Yes, that *is* the twin paradox. If the spaceship never turned around or experienced non-flat spacetime, then it would never be possible to compare ages directly, so no paradox arises. If the spaceship *does* turn around, there will be a strong acceleration, so the frame of the spaceship will no longer be inertial. On the other hand, the earth's frame will always be close to inertial. That asymmetry is what makes the difference.

Answer 6

The point is not that the earth is moving relative to the spaceship; it is that the spaceship is moving relative to the earth (and at a much higher velocity...).

I often struggled with this concept as well, until I read Brian Greene's "The Elegant Universe"; after I read his explanation, it was suddenly crystal clear to me, so maybe it will help you also.

The key is understanding two things:

1) Time is an actual dimension, just like the other 3 that we are familiar with, so that we now refer to space as spacetime.

2) We are always moving through spacetime at the speed of light.

No, really.

What happens is, when we are at rest relative to our surroundings in the 3 dimension we are still moving at lightspeed... but we are doing it thru the dimension of time.

Imagine for a moment that lightspeed is distributed in two columns; one marked Time, the other Space. If you & I are sitting at a coffeeshop, and I get up to get another cup while you remain sitting, that little bit of velocity (or, more accurately, acceleration) is transferred from my Time column to my Space column. This means that, relative to you, Time has so slowed a tiniest bit; I am now just the tiniest bit younger than you. (The velocity of the earth as it spins & travels around the sun is irrelevant, as we are both experiencing it at the same time...)

Now let's apply that to the twins paradox. I hop on a spaceship, and zip off to Alpha Centauri at 99.9% of lightspeed; again, all that acceleration is shifted from the Time column to the Space column. Because I am moving so fast (relative to you), I only age the 9 years that it takes me to make the round trip.

You, on the other hand, are still sitting quietly at the coffee shop, and so are moving through time much faster relative to me, so when I return I find a much, much older version of you waiting for me.

The reason we don't notice any of these discrepencies is because, on the scale of our normal, everyday activities, the differences are simply too small to detect.

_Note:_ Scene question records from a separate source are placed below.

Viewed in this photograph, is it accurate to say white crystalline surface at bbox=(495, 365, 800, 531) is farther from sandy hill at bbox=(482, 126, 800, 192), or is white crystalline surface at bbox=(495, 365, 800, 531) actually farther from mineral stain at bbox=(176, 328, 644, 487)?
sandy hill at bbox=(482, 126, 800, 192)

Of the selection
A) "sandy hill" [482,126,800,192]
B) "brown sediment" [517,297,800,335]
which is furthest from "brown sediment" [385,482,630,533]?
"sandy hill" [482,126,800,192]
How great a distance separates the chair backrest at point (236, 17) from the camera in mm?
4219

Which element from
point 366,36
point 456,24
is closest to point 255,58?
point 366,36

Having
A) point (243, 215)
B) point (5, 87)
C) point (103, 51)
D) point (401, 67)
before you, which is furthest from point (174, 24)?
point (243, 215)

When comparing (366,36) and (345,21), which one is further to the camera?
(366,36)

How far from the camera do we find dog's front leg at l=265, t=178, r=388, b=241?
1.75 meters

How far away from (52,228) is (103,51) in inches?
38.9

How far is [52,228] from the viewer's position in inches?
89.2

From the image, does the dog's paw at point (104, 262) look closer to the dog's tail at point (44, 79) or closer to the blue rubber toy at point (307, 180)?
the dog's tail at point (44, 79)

But jet liners are fast enough to make a difference, at least a difference large enough to be detected by a very sensitive clock. And when "atomic" clocks became small enough to transport on a plane, that is just what they did; repeated experiments comparing time as measured by two clocks, one on a plane traveling 600mph, the other back at the university, matched Einstein's predictions precisely.

Mind you, this is not a way to cheat death; even if I stay on the spaceship and zip through the universe at 99.9% of lightspeed, I am still aging normally on the ship, and will, after 80, or 90, or 100 years, die like I normally would; this is because I am only traveling more slowly through Time relative to the rest of the universe.

If, after 50 years I reversed course, spent another 50 years returning to earth, and dropped out of lightspeed, I would find the earth gone, and the sun a brown dwarf, effectively dead; the Milky Way may even have been torn apart by it's impending collision with the Andromeda galaxy... I would be an old, old man, with nowhere to call home, adrift in a far future, alone.

Screw it; I think I'll stay here and have another cup of java. Salut!

Answer 7

It's called relativity. That means time, space and motion are all relative to the person who observes them.
So there is no problem with the twin paradox as you've described it.

Answer 8

This is because the speed of light is constant no matter to what your own velocity as an observer is.